Хотя самое важное из существующих разногласий между индивидуальным и коммунистическим анархизмом – это определение собственности, я не думаю, что это было самым существенным пунктом в 19-ом столетии. Так как они оба принимали трудовую теорию стоимости и осуждали капитализм, самым важным разногласием было то, как они подходили к согласию. В индивидуальном анархизме согласие было довольно ясной материей. Вы согласились или не согласились, Вы сказали «да» или «нет». И, пока Вы говорите «да», в принципе невозможно проявить к Вам агрессию. С коммунистическим анархизмом всё не так.

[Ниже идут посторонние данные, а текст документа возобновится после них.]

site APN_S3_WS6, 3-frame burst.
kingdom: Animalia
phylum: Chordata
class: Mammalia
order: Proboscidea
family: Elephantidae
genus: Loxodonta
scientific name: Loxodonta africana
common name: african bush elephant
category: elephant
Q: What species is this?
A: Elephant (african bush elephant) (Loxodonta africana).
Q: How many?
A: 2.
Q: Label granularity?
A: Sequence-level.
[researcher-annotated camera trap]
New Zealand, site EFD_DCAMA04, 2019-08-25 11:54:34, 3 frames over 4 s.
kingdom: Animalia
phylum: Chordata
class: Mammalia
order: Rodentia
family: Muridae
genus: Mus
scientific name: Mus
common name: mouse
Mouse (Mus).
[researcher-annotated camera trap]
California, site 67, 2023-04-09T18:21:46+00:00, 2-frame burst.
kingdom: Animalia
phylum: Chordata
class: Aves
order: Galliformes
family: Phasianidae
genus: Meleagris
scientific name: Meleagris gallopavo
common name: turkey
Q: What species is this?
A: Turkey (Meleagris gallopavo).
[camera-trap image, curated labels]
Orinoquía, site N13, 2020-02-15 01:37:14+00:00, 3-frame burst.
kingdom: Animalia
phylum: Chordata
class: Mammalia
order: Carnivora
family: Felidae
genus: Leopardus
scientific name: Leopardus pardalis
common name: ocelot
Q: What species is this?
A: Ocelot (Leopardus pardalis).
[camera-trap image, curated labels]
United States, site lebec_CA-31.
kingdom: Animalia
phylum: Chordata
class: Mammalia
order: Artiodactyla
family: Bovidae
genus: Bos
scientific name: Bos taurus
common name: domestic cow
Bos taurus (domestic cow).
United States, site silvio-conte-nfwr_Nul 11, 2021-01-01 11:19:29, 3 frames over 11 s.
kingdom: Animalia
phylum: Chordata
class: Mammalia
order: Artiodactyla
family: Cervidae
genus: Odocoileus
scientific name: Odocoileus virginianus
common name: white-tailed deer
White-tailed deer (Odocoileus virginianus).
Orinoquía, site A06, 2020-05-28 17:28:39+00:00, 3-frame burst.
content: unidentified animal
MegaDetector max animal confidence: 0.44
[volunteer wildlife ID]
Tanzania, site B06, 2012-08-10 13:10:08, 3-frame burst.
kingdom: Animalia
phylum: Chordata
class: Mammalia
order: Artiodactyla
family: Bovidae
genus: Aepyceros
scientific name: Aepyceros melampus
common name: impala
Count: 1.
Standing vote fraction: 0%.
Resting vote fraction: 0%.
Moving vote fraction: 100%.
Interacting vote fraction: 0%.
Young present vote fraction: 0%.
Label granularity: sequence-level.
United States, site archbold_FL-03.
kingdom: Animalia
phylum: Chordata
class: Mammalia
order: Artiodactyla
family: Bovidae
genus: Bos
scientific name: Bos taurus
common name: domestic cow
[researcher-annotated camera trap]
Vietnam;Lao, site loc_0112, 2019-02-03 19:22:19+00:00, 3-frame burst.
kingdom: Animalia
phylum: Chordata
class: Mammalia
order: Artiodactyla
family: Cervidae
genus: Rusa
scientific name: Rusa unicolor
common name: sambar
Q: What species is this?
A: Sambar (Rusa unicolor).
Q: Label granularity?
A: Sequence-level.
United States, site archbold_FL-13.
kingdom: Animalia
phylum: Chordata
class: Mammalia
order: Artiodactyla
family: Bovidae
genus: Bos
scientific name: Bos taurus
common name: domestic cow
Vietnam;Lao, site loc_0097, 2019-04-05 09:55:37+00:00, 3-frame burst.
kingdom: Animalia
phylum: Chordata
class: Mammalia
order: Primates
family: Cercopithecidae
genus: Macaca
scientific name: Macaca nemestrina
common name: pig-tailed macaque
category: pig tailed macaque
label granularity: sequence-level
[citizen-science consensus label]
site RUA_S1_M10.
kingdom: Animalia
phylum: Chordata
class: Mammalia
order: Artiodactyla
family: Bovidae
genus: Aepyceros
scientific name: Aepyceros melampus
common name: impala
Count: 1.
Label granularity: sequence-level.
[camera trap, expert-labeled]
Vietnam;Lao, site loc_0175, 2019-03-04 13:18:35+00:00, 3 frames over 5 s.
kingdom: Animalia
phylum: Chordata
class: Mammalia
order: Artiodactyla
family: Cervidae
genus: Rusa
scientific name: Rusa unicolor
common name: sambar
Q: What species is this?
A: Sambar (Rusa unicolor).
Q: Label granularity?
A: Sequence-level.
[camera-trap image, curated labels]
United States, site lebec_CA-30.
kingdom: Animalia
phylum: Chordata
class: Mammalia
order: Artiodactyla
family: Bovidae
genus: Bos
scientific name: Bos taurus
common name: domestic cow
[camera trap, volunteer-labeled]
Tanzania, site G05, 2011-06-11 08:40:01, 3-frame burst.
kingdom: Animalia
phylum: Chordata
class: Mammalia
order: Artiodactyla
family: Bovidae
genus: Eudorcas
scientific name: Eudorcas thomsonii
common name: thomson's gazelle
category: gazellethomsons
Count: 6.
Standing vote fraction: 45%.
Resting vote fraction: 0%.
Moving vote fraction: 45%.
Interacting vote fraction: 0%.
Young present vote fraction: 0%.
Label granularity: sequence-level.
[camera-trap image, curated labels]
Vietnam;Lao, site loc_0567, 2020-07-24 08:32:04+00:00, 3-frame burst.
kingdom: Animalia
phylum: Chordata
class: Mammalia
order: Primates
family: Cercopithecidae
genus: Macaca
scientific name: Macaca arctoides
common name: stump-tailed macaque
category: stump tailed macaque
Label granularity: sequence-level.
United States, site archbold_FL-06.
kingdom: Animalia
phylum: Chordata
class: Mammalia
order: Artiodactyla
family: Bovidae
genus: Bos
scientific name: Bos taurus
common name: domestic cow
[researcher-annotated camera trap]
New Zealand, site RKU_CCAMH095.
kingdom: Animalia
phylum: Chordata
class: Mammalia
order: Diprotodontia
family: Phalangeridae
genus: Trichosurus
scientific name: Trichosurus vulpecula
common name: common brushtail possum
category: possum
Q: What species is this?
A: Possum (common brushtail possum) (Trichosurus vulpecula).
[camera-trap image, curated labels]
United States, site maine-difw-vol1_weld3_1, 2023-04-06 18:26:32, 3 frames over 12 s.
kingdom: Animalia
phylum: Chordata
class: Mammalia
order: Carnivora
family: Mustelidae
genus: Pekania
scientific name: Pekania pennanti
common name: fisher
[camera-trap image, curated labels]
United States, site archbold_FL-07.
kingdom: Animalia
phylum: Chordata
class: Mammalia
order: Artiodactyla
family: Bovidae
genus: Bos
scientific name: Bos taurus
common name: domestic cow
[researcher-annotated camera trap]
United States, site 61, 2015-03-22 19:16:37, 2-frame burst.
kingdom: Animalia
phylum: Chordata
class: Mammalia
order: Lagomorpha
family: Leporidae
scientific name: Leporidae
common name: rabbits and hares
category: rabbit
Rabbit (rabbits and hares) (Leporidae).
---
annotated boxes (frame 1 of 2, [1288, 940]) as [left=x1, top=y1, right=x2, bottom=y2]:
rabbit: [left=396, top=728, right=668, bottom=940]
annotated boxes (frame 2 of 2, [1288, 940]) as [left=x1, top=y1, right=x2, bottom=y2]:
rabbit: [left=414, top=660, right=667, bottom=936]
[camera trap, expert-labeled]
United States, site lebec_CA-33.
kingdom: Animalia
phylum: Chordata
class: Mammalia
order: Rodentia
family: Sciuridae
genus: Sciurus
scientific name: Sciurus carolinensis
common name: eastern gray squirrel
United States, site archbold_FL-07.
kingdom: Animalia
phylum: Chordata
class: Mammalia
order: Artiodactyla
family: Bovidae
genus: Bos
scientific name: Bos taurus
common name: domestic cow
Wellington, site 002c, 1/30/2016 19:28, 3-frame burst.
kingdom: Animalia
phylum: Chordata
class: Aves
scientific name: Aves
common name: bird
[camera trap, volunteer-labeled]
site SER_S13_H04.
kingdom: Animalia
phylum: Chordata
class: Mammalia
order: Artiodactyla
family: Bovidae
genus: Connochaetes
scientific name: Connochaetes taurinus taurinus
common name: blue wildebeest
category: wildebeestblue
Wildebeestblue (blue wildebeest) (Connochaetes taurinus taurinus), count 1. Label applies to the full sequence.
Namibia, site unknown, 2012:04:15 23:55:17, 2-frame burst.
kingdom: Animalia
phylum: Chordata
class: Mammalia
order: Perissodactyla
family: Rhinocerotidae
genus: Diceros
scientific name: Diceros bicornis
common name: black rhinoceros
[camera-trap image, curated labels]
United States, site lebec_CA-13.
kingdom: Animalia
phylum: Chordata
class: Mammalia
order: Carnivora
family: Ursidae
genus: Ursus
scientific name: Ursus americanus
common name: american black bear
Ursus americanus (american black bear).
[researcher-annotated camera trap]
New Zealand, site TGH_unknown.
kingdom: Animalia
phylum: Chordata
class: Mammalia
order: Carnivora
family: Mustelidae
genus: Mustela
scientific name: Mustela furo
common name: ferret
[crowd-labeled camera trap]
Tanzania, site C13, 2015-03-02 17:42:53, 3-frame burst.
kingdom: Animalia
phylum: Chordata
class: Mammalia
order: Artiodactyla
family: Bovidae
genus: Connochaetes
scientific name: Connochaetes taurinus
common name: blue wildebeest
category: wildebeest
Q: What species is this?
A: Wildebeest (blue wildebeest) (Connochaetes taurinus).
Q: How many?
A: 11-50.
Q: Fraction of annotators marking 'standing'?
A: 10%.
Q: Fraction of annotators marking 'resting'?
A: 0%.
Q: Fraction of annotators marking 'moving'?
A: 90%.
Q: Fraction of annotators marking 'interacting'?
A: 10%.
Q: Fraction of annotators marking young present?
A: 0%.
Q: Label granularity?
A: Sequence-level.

Коммунистический анархизм содержит понятие экономического принуждения; то есть, даже если рабочий согласен на определенную заработную плату, и согласен, что часть его труда присваивается капиталистом, согласие не засчитывается, потому что оно было получено путём принуждения. Экономическая ситуация, созданная капиталистом, является эквивалентом пистолета, приставленного к голове рабочего. Капиталист говорит: работайте на моих условиях или голодайте. Позвольте мне красть у Вас, или позвольте Вашим детям голодать. И согласие, свобода, уважаемые индивидуальным анархистом, списываются со счетов как обман. Как та свобода, которая говорит нищему и миллионеру, что они оба свободны спать под мостом в проливной дождь. Короче говоря, коммунистический анархист не признаёт возможности получения процента или арендной платы по договору; они по определению являются актами применения силы и не могут быть ничем иным. Поэтому использование силы против тех, кто получает процент или ренту – это самооборона и не более того.

У этого понятия экономического принуждения есть существенное значение для другого основного отличия между этими формами анархизма: а именно, немаловажно то, как они определяют «справедливость». То есть, если очень кратко, важное отличие в том, что коммунистический анархизм рассматривает справедливость как конечное условие; я имею в виду, что он предусматривает вполне определенную картину того, что представляет из себя справедливое общество. Это было бы общество без государства или любой капиталистической практики, в котором все коллективно владеют средствами производства, и каждый рабочий получает полное вознаграждение за свой труд. Иными словами, справедливость базируется не только на отсутствии институциализированного насилия (государства), но и на учреждении определенной экономической договоренности.

Напротив, подход индивидуального анархизма к справедливости ориентирован на средства. Он не гарантирует конечного результата, не предусматривает никакого специфического общественного договора, определяющего справедливость, но говорит только «справедливо то, что является мирным». При индивидуальной анархии у Вас могут быть коммунистические сообщества, существующие рядом с капиталистическими и, пока участие будет добровольным, договор в каждом из них будет справедливым. Итак, ещё раз, справедливость коммунистического анархизма – это конечное условие (определенная экономическая система); для индивидуального анархизма – это ориентация на средства (то, что является мирным) без жёстких представлений о конечном результате.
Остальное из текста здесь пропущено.